It is late last night the dog was speaking of you;
the snipe was speaking of you in her deep marsh.
It is you are the lonely bird through the woods;
and that you may be without a mate until you find me.
You promised me, and you said a lie to me,
that you would be before me where the sheep are flocked;
I gave a whistle and three hundred cries to you,
and I found nothing there but a bleating lamb.
You promised me a thing that was hard for you,
a ship of gold under a silver mast;
twelve towns with a market in all of them,
and a fine white court by the side of the sea.
You promised me a thing that is not possible,
that you would give me gloves of the skin of a fish;
that you would give me shoes of the skin of a bird;
and a suit of the dearest silk in Ireland.
When I go by myself to the Well of Loneliness,
I sit down and I go through my trouble;
when I see the world and do not see my boy,
he that has an amber shade in his hair.
It was on that Sunday I gave my love to you;
the Sunday that is last before Easter Sunday.
And myself on my knees reading the Passion;
and my two eyes giving love to you for ever.
My mother said to me not to be talking with you today,
or tomorrow, or on the Sunday;
it was a bad time she took for telling me that;
it was shutting the door after the house was robbed.

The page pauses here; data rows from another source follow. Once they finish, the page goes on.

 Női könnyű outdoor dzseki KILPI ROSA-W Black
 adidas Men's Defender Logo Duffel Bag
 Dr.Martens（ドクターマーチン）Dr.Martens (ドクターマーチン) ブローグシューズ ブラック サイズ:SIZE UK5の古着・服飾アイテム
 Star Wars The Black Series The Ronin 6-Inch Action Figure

My heart is as black as the blackness of the sloe,
or as the black coal that is on the smith’s forge;
or as the sole of a shoe left in white halls;
it was you that put that darkness over my life.
You have taken the east from me; you have taken the west from me;
you have taken what is before me and what is behind me;
you have taken the moon, you have taken the sun from me;
and my fear is great that you have taken God from me!
About this poem
Introduced by a variety of writers, artists and other guests, the Scottish Poetry Library’s classic poem selections are a reminder of wonderful poems to rediscover.

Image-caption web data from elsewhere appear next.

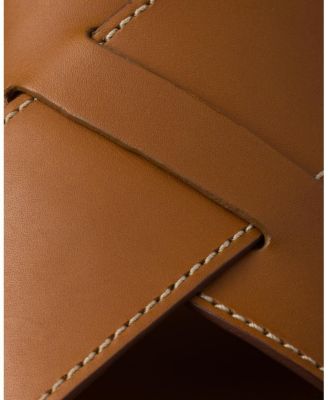 Women's Leather Crisscross Sandals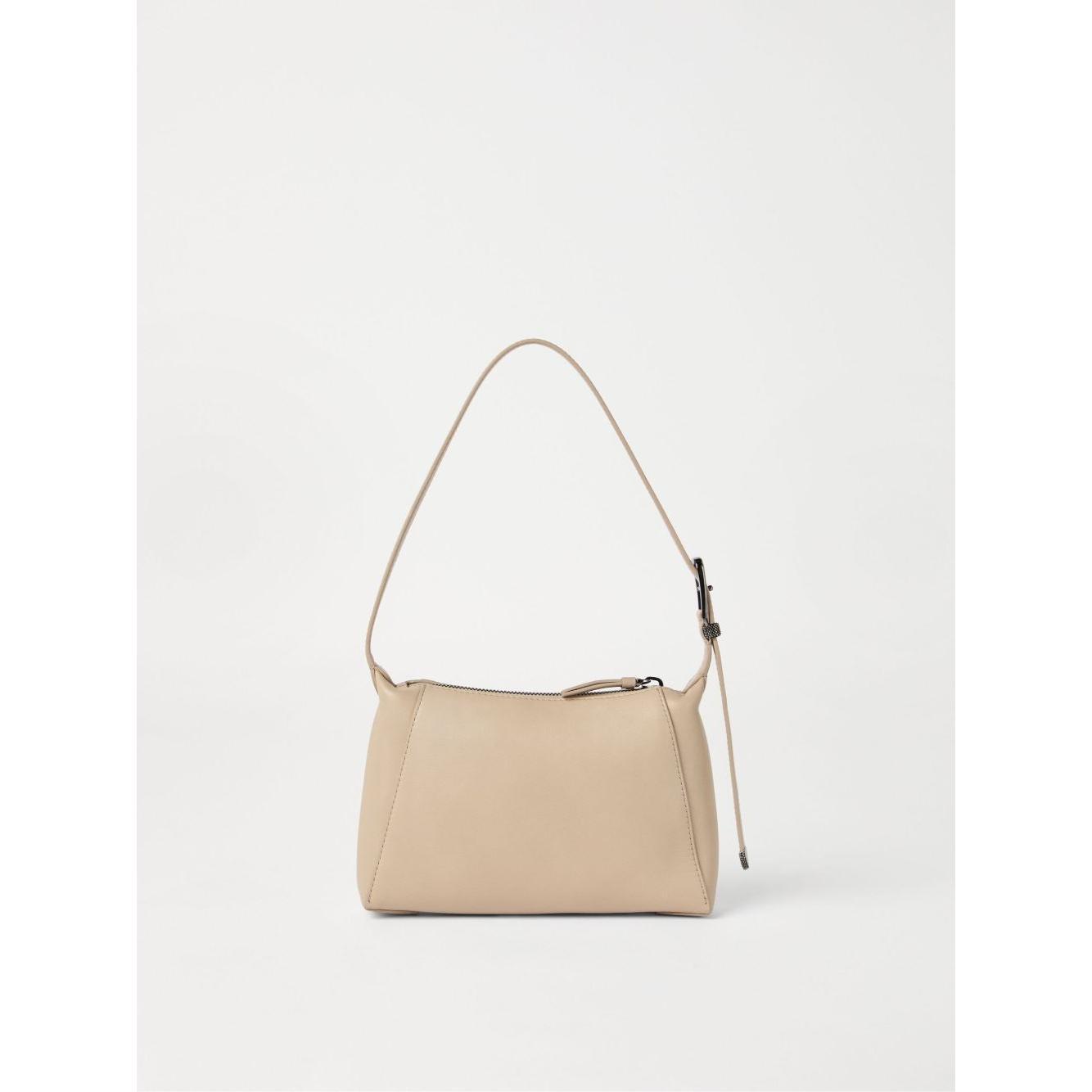 Brunello Cucinelli BC Duo leather shoulder bag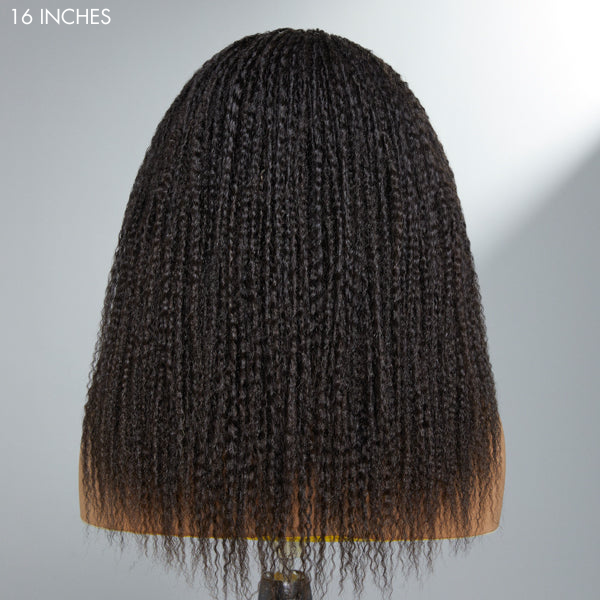 LUVME TWIST | Throw On & Go Dreadlock Style Glueless Long Headband Wig 100% Human Hair (Get Free Trendy Headbands)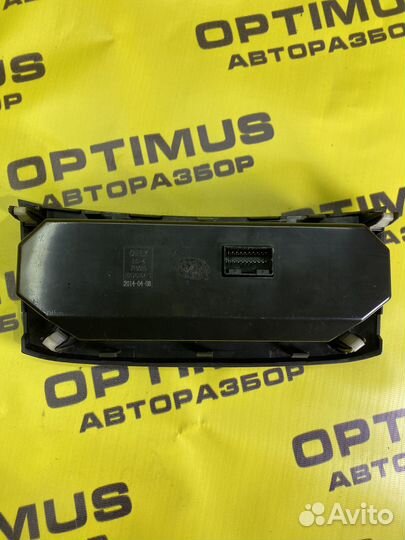 Блок управления печкой Geely GC6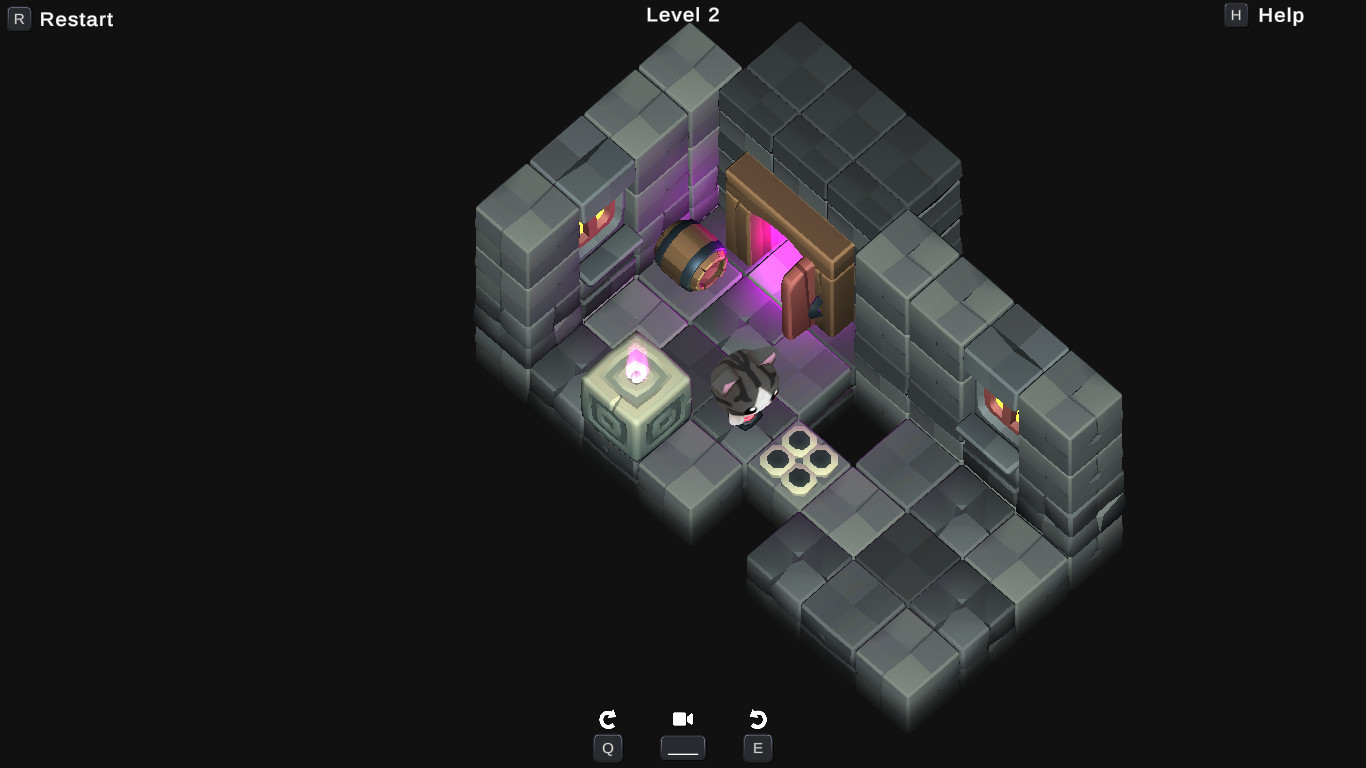 Sokocat: Dungeon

Jane Alexander on 'Donal Óg':
This version of an anonymous 8th century Irish poem was translated by Lady Augusta Gregory. For me it's the poetry equivalent of an earworm, a catchy song you can't stop humming along with.
The unusual syntax lends it a striking rhythm and the repetition – you promised me; you promised me – makes it easy to memorise, hard to forget. The pleasure is in the shape and the sound, as much as the old, sad story (the lament of the young woman betrayed, those impossible broken promises familiar from so many ballads and folk songs) – or the wonderful imagery: gloves of the skin of a fish; shoes of the skin of a bird. This is a mysterious, magical poem that begs to be read aloud.